Os acontecimentos de 16 de setembro de 2011, "o dia em que o euro morreu", não podiam ter tido um início menos surpreendente. Porque o golpe final contra a credibilidade do euro não resultou de mais um dia de tumulto nem veio de uma grande cimeira: veio, sim, de um painel de juízes do Tribunal Constitucional da Alemanha, em Karlsruhe. Numa sala de conferências abafada, decorada apenas com a bandeira alemã, três juristas alemães de meia-idade executaram a moeda única europeia, tão displicentemente como se lhes tivessem pedido que aprovassem uma nova lei sobre cães perigosos. Era "inconstitucional" o Governo alemão continuar a financiar o resto da Europa: "A conversão em moeda de instrumentos de dívida extraterritoriais viola a Lei Fundamental da República Federal". O euro tinha acabado.

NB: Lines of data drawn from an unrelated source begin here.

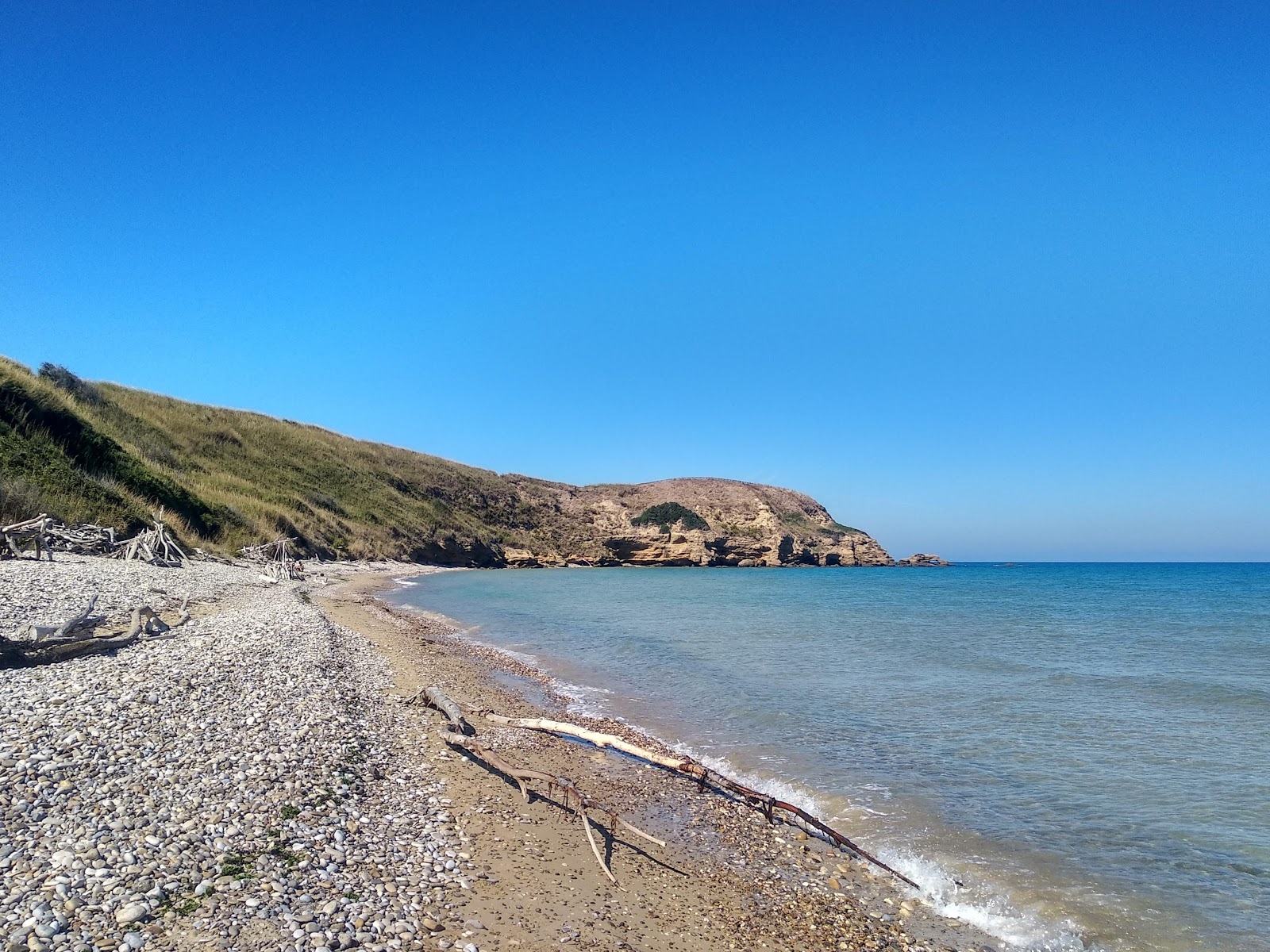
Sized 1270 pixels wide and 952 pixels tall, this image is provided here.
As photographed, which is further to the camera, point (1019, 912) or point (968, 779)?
point (968, 779)

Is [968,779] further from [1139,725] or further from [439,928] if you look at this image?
[439,928]

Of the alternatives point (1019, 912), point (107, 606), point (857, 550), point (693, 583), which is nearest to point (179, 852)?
point (1019, 912)

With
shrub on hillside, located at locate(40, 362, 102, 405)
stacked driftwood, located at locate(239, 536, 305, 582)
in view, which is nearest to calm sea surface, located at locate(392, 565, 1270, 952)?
stacked driftwood, located at locate(239, 536, 305, 582)

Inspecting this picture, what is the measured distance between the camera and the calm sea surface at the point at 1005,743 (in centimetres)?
561

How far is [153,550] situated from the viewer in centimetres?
2183

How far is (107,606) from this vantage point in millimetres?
12156

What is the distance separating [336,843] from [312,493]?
5194 cm

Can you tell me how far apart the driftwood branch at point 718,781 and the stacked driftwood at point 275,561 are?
20.8 metres

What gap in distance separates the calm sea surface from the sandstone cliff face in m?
58.8

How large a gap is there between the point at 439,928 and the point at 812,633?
19032 millimetres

O Tribunal anunciou o seu veredicto às 11h11 da manhã. Ao meio-dia, quase todos os bancos da zona euro tinham fechado as portas. As máquinas de multibanco ficaram rapidamente sem notas, à medida que os depositantes aterrorizados tentavam deitar a mão às poupanças de toda a vida. Como proprietários de casas com créditos sem capacidade para pagar as prestações, os conselhos de administração dos bancos limitaram-se a entregar as chaves aos departamentos nacionais do Tesouro. Voltava a ser um problema dos governos. Só que os governos também tinham ficado sem dinheiro.

A grande roda parou

Por todo o continente, a grande roda monetária internacional parou. Os mecanismos de pagamento habituais para saldar dívidas e realizar transações com cartões de crédito, débitos diretos, ordens permanentes e cheques começaram a funcionar mal quando os bancos se recusaram a honrar os pagamentos dos seus clientes. Durante décadas, os europeus tinham considerado a saúde desses mecanismos como um dado adquirido, tal como consideravam um dado adquirido os sistemas de esgotos por baixo das suas casas. Quando ficaram bloqueados, o mau cheiro foi infernal.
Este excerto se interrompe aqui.